= Edward Kramer Thompson =

American writer (1907–1996)

Edward Kramer Thompson (January 15, 1907 – October 8, 1996) was an American writer and editor. He was the editor of Life from its early days as a weekly and was the founding editor of Smithsonian magazine.

==Biography==
Thompson was born in 1907 in St. Thomas, North Dakota, to Edward T. Thompson, a dry goods business proprietor and local banker. After finishing high school at 15, he went with his mother to Grand Forks, North Dakota, at the age of 16 to begin his studies at the University of North Dakota.
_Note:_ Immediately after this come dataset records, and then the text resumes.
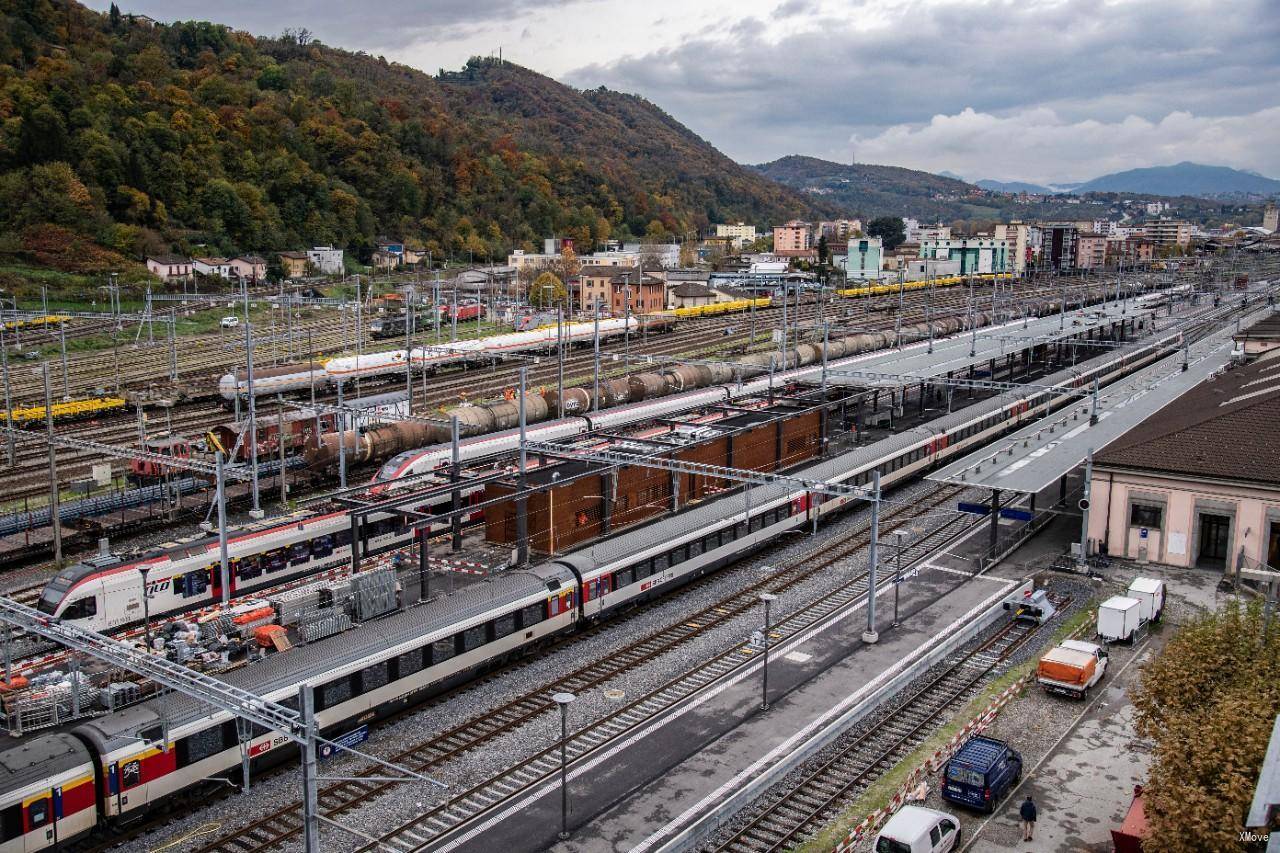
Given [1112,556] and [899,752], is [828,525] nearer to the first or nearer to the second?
[1112,556]

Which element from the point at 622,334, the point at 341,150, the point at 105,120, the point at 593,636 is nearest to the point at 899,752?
the point at 593,636

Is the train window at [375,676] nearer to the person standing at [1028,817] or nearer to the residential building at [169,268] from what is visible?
the person standing at [1028,817]

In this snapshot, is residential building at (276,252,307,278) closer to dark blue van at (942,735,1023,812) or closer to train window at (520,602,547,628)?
train window at (520,602,547,628)

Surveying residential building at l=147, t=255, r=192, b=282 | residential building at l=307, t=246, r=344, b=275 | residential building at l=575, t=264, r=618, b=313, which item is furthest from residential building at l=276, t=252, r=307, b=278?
residential building at l=575, t=264, r=618, b=313

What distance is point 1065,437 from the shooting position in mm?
35625

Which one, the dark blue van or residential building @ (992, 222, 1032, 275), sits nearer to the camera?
the dark blue van

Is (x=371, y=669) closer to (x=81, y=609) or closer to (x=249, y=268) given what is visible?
(x=81, y=609)

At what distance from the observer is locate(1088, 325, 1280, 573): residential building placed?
28.8 m

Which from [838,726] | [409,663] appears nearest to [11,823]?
[409,663]

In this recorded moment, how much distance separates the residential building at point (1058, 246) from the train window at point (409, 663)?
192 metres

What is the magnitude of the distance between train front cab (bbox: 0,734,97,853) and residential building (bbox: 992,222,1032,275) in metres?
169

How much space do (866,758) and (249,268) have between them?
3209 inches

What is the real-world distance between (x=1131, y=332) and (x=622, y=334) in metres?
38.5

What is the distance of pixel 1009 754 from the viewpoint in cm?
1795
His first wife was Marguerite Maxam, from Montana, whom he married in 1928. The first of his two sons, Edward T. Thompson would become the editor of Reader's Digest. He would move to Milwaukee, Wisconsin, with his family in 1929 to work for the Milwaukee Journal where he would remain until 1937.

===Life===
While at the Milwaukee Journal he also worked as a stringer for Time which brought him to the attention of Henry Luce who was thinking about introducing a national picture magazine, which would become Life. Luce hired Thompson in 1937 as assistant picture editor for this new venture. From 1949-1961 he was the managing editor. During this time he came to know Lee Eitingon, who would become his second wife in 1963. Thompson was known for the free rein he gave his editors, particularly a "trio of formidable and colorful women: Sally Kirkland, fashion editor; Mary Letherbee, movie editor; and Mary Hamman, modern living editor." He retired from Life as editor in chief, in 1970.

===Smithsonian===
Next he "invented", to use his word, Smithsonian magazine. "To those all-out converts to computerized journalism who declaim that 'print is dead,' I say, 'Not so fast. are his opening words of his book: A Love Affair with Life & Smithsonian published by the University of Missouri Press in October 1995. His other 'invention' was the magazine Impact which he created for the Army Air Forces during his time out during World War II; Life, he would say, was Henry Luce's invention.

===Death===
He died on October 8, 1996.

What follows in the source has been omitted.